Complete darkness followed by flashing lights.
Falling. No gravity.
So much screaming - where were we getting the oxygen to scream?
Light seeping through the cracks in the ship.
Sizzling, greasy and acrid.
Breaking apart. Disintegrating.
Trees, an ocean…
Oblivion.
*
My head pounded. As a matter of fact, my entire body felt as though I’d been trampled by a herd of stampeding elephants. I was laying down, but whatever I was laying on didn’t feel like the metal of the ship. It was warm, gritty and slightly damp.
I wanted to move. At the very least I wanted to open my eyes, but I was scared. The ship was crashing - I could remember fleeting, fragmented images, but not the crash itself. If we had crashed, how the hell was I alive? No one survives crash-landing a spaceship, so by default I must be dead.
If I could face the possibility of being dead, then surely I should be capable of opening my eyes. They felt crusty; as if I’d been asleep for hours.

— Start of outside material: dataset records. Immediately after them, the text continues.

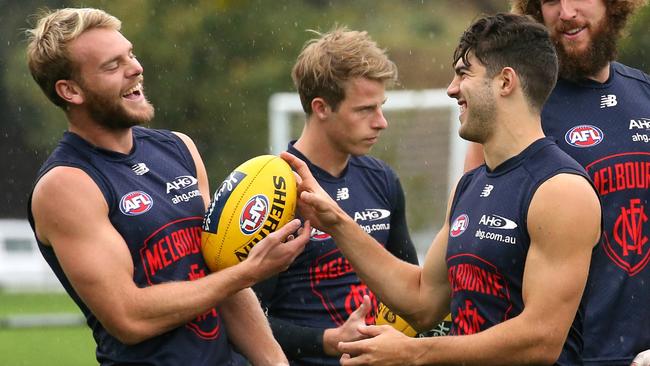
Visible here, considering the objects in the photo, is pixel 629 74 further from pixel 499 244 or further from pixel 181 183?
pixel 181 183

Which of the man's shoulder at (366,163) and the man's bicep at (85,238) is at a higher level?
the man's bicep at (85,238)

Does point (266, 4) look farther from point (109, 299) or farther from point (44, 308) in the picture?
point (109, 299)

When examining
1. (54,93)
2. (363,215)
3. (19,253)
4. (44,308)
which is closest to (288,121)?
(363,215)

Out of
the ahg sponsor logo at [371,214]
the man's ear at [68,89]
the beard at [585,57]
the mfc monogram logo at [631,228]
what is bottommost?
the ahg sponsor logo at [371,214]

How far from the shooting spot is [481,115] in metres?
4.55

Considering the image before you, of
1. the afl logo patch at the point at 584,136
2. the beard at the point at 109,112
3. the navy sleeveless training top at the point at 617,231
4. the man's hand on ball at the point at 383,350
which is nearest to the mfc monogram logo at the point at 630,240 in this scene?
the navy sleeveless training top at the point at 617,231

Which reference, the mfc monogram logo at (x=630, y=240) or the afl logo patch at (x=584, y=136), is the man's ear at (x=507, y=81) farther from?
the mfc monogram logo at (x=630, y=240)

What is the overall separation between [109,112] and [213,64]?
84.5 ft

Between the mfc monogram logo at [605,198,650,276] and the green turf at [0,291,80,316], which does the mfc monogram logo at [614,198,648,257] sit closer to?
the mfc monogram logo at [605,198,650,276]

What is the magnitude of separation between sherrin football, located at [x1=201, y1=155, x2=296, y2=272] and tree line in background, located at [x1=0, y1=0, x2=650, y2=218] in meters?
22.8

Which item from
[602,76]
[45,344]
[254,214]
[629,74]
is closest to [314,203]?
[254,214]

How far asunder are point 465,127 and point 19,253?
2673cm

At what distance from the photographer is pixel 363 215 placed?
6.03 m

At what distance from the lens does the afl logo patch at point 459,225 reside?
15.0 feet
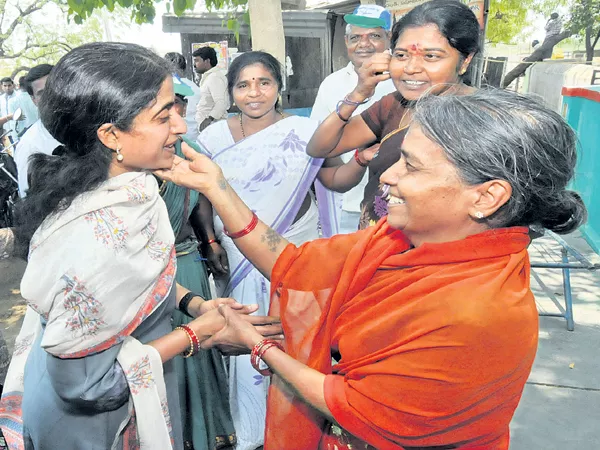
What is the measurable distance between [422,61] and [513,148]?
991mm

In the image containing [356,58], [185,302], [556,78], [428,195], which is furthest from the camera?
[556,78]

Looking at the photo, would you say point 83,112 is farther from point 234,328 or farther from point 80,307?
point 234,328

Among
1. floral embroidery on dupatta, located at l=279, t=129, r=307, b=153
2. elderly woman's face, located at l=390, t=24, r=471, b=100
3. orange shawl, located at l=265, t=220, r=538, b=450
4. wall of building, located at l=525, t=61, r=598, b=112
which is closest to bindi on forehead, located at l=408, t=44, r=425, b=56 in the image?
elderly woman's face, located at l=390, t=24, r=471, b=100

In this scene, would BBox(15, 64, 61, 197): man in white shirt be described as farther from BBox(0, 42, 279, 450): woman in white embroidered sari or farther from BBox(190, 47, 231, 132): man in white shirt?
BBox(190, 47, 231, 132): man in white shirt

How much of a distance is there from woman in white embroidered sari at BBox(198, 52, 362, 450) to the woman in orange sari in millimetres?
1604

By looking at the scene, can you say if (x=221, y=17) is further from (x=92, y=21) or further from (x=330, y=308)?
(x=92, y=21)

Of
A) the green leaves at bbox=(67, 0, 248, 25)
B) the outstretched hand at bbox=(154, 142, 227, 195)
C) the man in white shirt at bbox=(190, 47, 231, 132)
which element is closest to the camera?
the outstretched hand at bbox=(154, 142, 227, 195)

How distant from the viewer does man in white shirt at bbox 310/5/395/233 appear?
3143mm

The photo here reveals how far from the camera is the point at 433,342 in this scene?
130cm

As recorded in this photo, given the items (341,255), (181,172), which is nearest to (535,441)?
(341,255)

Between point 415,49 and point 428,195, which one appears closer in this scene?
point 428,195

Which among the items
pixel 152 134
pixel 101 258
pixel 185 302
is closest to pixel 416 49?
pixel 152 134

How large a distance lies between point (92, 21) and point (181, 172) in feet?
95.5

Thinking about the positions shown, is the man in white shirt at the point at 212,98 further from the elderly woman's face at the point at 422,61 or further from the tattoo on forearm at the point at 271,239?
the tattoo on forearm at the point at 271,239
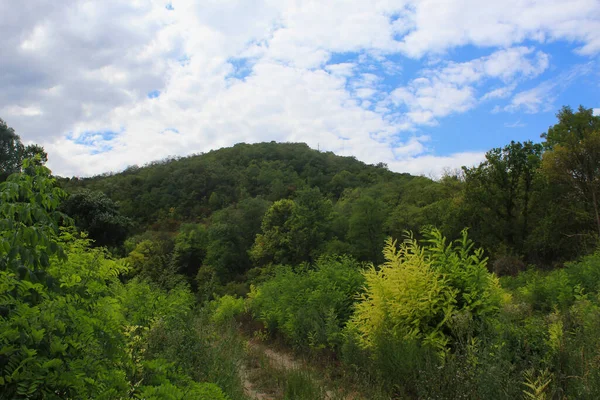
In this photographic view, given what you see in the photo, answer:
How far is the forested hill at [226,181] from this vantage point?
203 feet

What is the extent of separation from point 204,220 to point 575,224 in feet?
163

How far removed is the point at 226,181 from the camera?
72.1m

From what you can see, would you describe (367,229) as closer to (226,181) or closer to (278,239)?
(278,239)

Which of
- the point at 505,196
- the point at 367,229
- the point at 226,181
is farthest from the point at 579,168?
the point at 226,181

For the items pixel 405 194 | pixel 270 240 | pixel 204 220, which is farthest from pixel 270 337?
pixel 204 220

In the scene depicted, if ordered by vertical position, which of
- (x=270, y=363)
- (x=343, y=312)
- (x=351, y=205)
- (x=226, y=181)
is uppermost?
(x=226, y=181)

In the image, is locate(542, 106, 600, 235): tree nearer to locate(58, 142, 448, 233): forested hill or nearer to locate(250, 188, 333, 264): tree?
locate(250, 188, 333, 264): tree

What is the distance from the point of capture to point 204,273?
4000cm

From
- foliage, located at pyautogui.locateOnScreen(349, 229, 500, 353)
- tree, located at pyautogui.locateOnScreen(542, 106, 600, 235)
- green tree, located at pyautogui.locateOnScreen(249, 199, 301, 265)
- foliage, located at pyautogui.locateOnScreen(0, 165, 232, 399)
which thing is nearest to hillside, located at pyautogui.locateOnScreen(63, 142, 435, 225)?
green tree, located at pyautogui.locateOnScreen(249, 199, 301, 265)

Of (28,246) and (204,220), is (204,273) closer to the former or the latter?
(204,220)

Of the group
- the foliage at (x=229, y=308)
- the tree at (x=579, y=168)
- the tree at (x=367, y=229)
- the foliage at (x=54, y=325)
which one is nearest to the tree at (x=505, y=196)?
the tree at (x=579, y=168)

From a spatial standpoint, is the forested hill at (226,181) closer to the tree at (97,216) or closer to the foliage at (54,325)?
the tree at (97,216)

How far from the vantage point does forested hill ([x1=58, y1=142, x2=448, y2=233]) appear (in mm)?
61938

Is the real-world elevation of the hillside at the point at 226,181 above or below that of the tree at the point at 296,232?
above
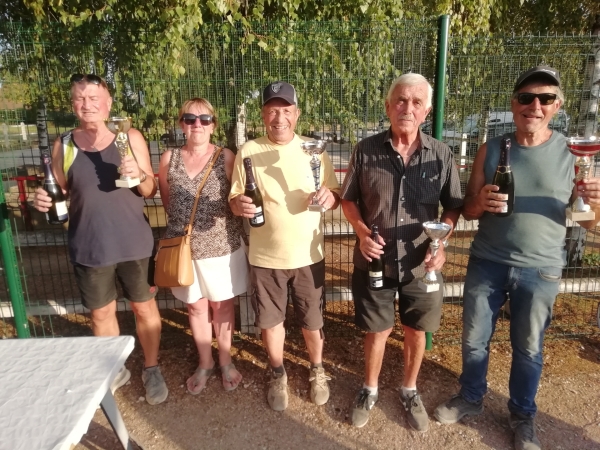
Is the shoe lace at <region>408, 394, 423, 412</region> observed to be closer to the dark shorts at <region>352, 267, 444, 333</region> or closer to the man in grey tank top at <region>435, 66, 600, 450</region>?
the man in grey tank top at <region>435, 66, 600, 450</region>

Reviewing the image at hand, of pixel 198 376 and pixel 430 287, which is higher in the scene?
pixel 430 287

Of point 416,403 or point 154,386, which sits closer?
point 416,403

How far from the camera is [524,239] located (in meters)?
2.72

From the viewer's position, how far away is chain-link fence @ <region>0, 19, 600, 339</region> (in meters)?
3.61

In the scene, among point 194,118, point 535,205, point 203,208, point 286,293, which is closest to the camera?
point 535,205

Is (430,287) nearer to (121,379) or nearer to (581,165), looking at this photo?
(581,165)

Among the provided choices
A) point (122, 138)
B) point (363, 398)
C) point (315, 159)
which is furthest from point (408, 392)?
point (122, 138)

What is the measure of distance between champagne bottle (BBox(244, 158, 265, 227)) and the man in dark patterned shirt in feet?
Result: 1.90

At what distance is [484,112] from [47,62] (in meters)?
3.87

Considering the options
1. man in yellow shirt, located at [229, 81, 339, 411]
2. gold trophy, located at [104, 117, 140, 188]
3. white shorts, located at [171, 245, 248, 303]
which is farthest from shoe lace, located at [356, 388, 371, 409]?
gold trophy, located at [104, 117, 140, 188]

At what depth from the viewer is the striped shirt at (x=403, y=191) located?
2777 mm

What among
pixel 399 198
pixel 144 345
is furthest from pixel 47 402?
pixel 399 198

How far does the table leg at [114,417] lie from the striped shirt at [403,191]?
1853mm

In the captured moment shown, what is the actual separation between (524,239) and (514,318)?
57 cm
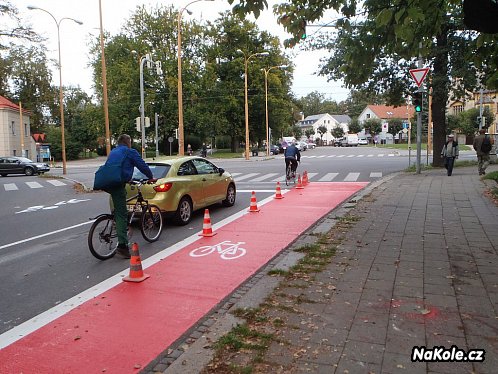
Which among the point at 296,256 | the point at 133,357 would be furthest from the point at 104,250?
the point at 133,357

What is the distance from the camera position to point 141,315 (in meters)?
4.38

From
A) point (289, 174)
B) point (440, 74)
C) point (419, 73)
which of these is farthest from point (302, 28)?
point (440, 74)

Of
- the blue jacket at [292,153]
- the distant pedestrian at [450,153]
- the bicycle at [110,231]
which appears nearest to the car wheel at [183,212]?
the bicycle at [110,231]

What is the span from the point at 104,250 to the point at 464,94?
1777 cm

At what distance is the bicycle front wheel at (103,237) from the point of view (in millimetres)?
6504

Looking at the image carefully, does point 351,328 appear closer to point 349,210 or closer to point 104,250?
point 104,250

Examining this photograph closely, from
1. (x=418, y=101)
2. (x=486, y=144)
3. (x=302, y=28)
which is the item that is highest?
(x=302, y=28)

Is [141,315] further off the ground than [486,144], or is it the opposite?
[486,144]

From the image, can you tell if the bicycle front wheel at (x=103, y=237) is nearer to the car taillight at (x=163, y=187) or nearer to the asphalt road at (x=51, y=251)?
the asphalt road at (x=51, y=251)

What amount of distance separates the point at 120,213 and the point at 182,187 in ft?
8.48

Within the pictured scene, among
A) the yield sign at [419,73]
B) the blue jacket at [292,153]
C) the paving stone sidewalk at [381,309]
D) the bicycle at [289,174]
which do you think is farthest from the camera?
the blue jacket at [292,153]

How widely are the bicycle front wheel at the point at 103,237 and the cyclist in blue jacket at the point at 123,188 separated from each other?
7.7 inches

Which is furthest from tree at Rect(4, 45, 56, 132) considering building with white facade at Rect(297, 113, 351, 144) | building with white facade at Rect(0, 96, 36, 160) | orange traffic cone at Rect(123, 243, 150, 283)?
building with white facade at Rect(297, 113, 351, 144)

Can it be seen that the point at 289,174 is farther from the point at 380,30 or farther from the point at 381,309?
the point at 381,309
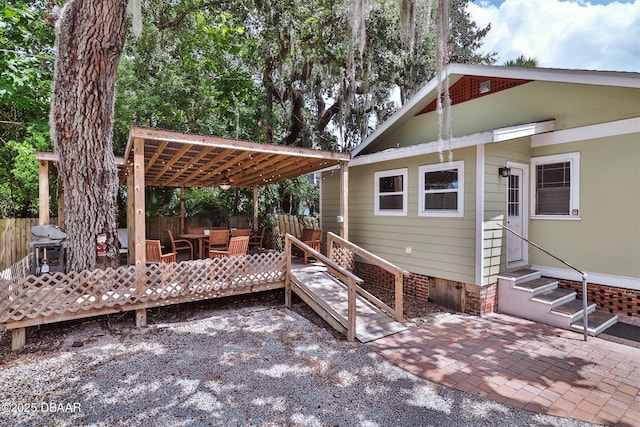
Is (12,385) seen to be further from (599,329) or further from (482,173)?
(599,329)

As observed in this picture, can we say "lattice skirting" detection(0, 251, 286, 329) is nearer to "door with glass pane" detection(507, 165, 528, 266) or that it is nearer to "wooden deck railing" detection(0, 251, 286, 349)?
"wooden deck railing" detection(0, 251, 286, 349)

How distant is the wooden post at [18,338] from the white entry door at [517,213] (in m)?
8.02

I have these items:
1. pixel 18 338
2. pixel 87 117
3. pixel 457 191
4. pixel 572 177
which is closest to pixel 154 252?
pixel 18 338

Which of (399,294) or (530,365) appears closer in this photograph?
(530,365)

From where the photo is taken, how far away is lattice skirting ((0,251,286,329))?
13.2ft

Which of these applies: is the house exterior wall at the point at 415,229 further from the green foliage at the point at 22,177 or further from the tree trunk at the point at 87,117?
the green foliage at the point at 22,177

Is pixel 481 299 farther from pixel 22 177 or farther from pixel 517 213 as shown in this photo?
pixel 22 177

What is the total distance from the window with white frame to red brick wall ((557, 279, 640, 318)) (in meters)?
3.60

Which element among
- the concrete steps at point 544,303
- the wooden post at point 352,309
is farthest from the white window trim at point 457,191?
the wooden post at point 352,309

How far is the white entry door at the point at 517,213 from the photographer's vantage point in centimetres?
625

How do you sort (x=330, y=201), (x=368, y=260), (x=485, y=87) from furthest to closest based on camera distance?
(x=330, y=201) → (x=485, y=87) → (x=368, y=260)

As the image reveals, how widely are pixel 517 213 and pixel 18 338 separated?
28.1ft

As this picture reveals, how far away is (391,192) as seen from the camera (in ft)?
24.4

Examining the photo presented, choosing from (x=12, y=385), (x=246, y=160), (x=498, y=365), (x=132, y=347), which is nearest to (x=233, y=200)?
(x=246, y=160)
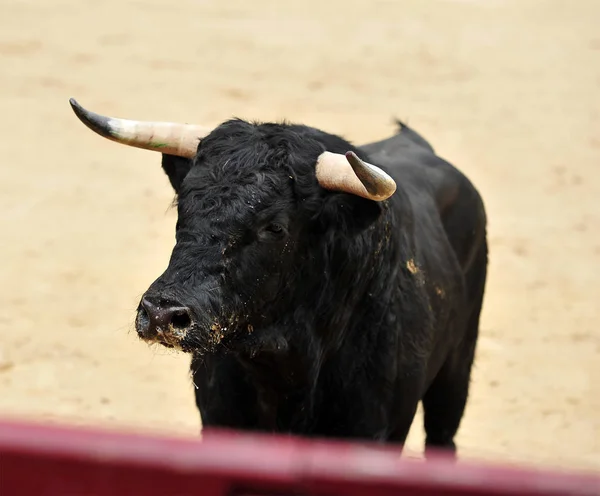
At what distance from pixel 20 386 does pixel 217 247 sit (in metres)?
3.07

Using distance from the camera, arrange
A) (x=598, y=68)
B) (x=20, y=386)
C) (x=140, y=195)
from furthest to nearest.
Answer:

I forced my eyelids apart and looked up at the most incredible cerulean-coloured sky. There wasn’t a cloud to be seen, only birds majestically riding the thermals.
“Ace! Jesus Christ! Oh shit, don’t be dead…not you too…”
But Megs, I am dead.
“Me too?” I croaked and began to cough, my throat as dry as sandpaper. My stomach muscles ached - I couldn’t even summon the energy to curl into a ball.
Megs’ eyes glistened with unshed tears when her face appeared above mine.
“Esa’s dead, Ky’s dead. Hadi and Teff are missing and I thought you were dead too and I was all alone!” The words tumbled from her lips without a pause for breath.
“I’m not dead?” I stared at her in confusion, “but we crashed, I don’t understand.”
She helped me sit up. Other than some incredibly stiff and sore muscles, I appeared to be in one piece and so did Megs.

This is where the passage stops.